We are concerned, however, that the above possible answer to the “public interest timing issue” is not one which the parties have addressed to date, the focus being on whether the DIT’s second review, in December 2018, could be taken into account. We are further mindful that, despite the Information Commissioner inviting the Upper Tribunal to “give a definitive ruling, so as to put the position beyond doubt” on the “public interest timing issue”, that was seemingly from the Information Commissioner’s perspective that it was settled law that an in-time review was included in the ‘public authority’s decision’ and that the “unfinished business” concerned whether a second, out of time review could be included. We have sought to indicate above why we consider this perspective may be flawed. However, we consider that given the shape of the parties’ arguments to date, they should have an opportunity to set out any further arguments they may wish to make on the “pubic interest timing issue”.”

* Given material:
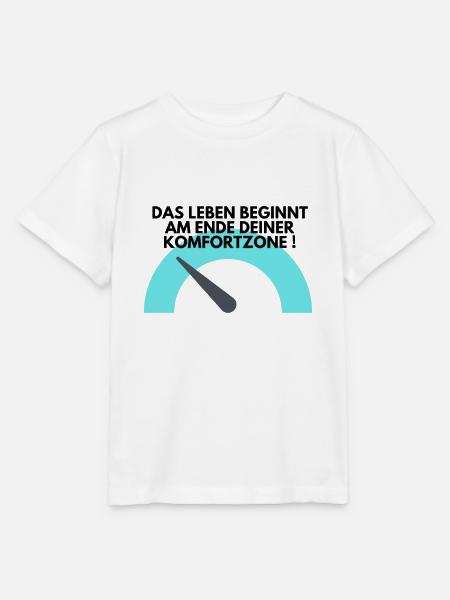 Zone - Stanley/Stella Kinder T-Shirt MINI CREATOR - Weiß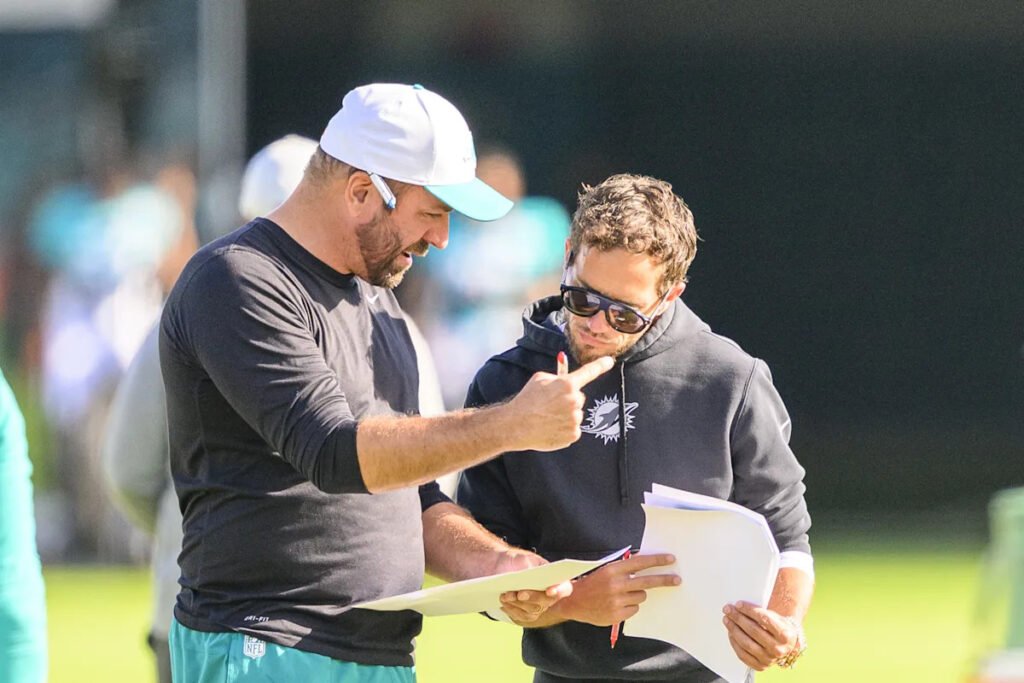 Eagles bring in Frank Smith for offensive coordinator interview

* Work request:
Decide whether each statement agrees with the tribunal excerpt above. Answer yes or no for each, and quote the deciding words from the excerpt.
(a) The parties have so far focused on whether the DIT's second review, in December 2018, could be taken into account.
(b) The Information Commissioner regarded it as settled law that an in-time review was excluded from the public authority's decision.
(c) The excerpt concludes that the parties should not be allowed any further arguments.

* Completed task:
(a) Yes: "the focus being on whether the DIT’s second review, in December 2018, could be taken into account"
(b) No: "it was settled law that an in-time review was included in the ‘public authority’s decision’"
(c) No: "they should have an opportunity to set out any further arguments they may wish to make"